映画『COLD WAR あの歌、2つの心』の紹介文を、最後の文に続けて書き進めてください。

* 与えられた文章 *

--

それはまるで一枚の絵画で、それはまるで一枚の写真。それを目にして自然と脳内に流れる美しい旋律。余計なものは一切排除されたミニマムな世界観。静かで激しい、繊細で大胆。目眩がしそうなほど美しかった。

映画はスペイン語で「El séptimo arte」=「7番目の芸術」という。音楽、文学、絵画、建築、彫刻、舞踊・舞台、そして映画。映画は芸術出なく単なるエンターテインメントだという人もいる。しかし私にとってはやはり芸術なのだ。

人間の視覚と聴覚が刺激されることによって胸の奥に熱を帯びる。この作品は、美しく並べられた数列のようにその刺激が完璧に整えられている。だから、視覚と聴覚から極上の芸術に溺れたい方におすすめしたい一本だ。

第71回カンヌ国際映画祭では監督賞を、第31回ヨーロッパ映画賞では作品賞・監督賞・脚本賞・女優賞・編集賞の5部門を受賞している。

▶︎あらすじ

第二次世界大戦終戦後のポーランド、ピアニストのヴィクトルは民族音楽を披露する音楽舞踊団を結成するためオーディションを行った。そこでズーラという一人の若い女性と出会い、二人は恋に落ちる……

▶︎観賞ポイント

point 1|呼吸をしているかのような映像美

画像出典:『COLD WAR あの歌、2つの心』公式サイト

この作品の一番の注目ポイントであり私が最も愛するポイントが、映像の美しさだ。それは単なる「美しい」だけのものではなく、モノクロームの世界の中にその一つ一つのシーンの息づかいをも感じることができる。脚本・演出・編集・演技の全てが完璧に一つとなって呼吸しているようだ。変な言い方かもしれないが、まるで「映画が生きている」ようだった。

こんな作品に今まで出会ったことがない。これを書いている今も、胸の奧が震える感覚を思い出す。私にとって一生消えることのない体験だった。

Pawel Pawlikowski(パヴェウ・パヴリコフスキ)凄すぎる。

--

* データ *
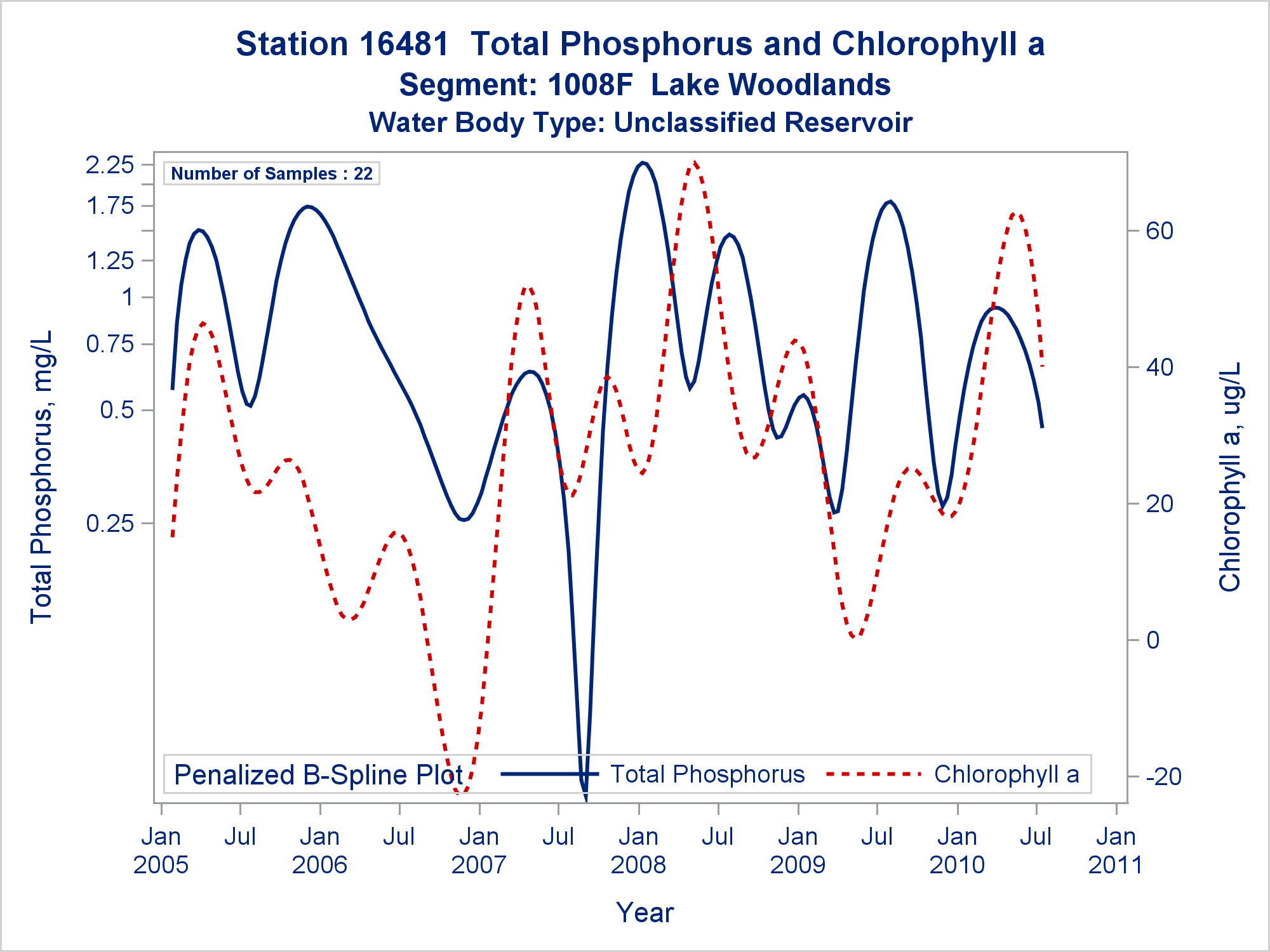 Station 16481 Total Phosphorus and Chlorophyll a
Segment: 1008F Lake Woodlands
Water Body Type: Unclassified Reservoir

Number of Samples : 22

Total Phosphorus, mg/L

2.25
1.75
1.25
1
0.75
0.5
0.25

Chlorophyll a, ug/L

60
40
20
0
-20

Penalized B-Spline Plot
Total Phosphorus
Chlorophyll a

Jan 2005
Jul
Jan 2006
Jul
Jan 2007
Jul
Jan 2008
Jul
Jan 2009
Jul
Jan 2010
Jul
Jan 2011

Year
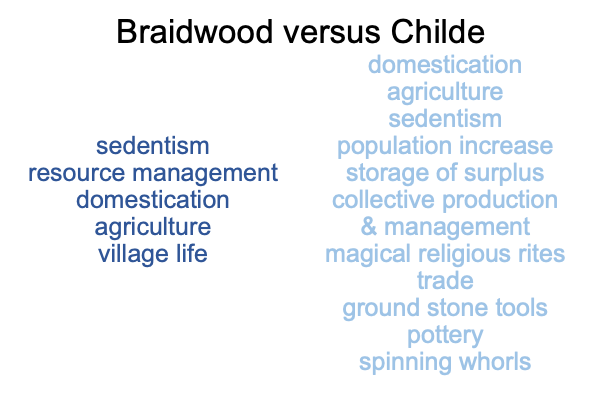 Braidwood versus Childe

sedentism
resource management
domestication
agriculture
village life

domestication
agriculture
sedentism
population increase
storage of surplus
collective production
& management
magical religious rites
trade
ground stone tools
pottery
spinning whorls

--

* 出力結果 *
point 2|音楽で表現される男と女の心

そしてもう一つ、この作品を語る上で必須であるのはやはり音楽。音楽を愛する二人のラブストーリーなのだから当然のこと。しかし面白いのが、この作品で使用されている心地良い音楽が男と女の心や関係性を表している点である。

愛し合う二人、愛するポーランドを象徴するのが「Dwa Serduszka(2つの心)」。偽りの愛、そしてフランスを象徴するのが「Loin de toi」。

この2曲に注目して、実際に映画を観て確かめて欲しい。

Dwa Serduszka

Loin de toi

point 3|女優 Joanna Kulig(ヨアンナ・クリーク)

ヒロインであるズーラを演じたのはJoanna Kulig(ヨアンナ・クリーク)。ポーランドの女優・歌手だ。演技も歌も本当に素晴らしかった。

ストーリー上は彼女は愛に生きる悪女。男を翻弄し、自分の愛のためなら夫も息子も使い捨て。最悪な女でありながら、同性である私もその妖艶な魅力を感じずにはいられない。自分を決して曲げることのできない欲望に正直な彼女の姿は、本来の純粋な人間そのものようなのだ。その生き様にどこか羨ましささえ覚えてしまうのであった。

▼作品データ

『COLD WAR あの歌、2つの心』(ポーランド・イギリス・フランス)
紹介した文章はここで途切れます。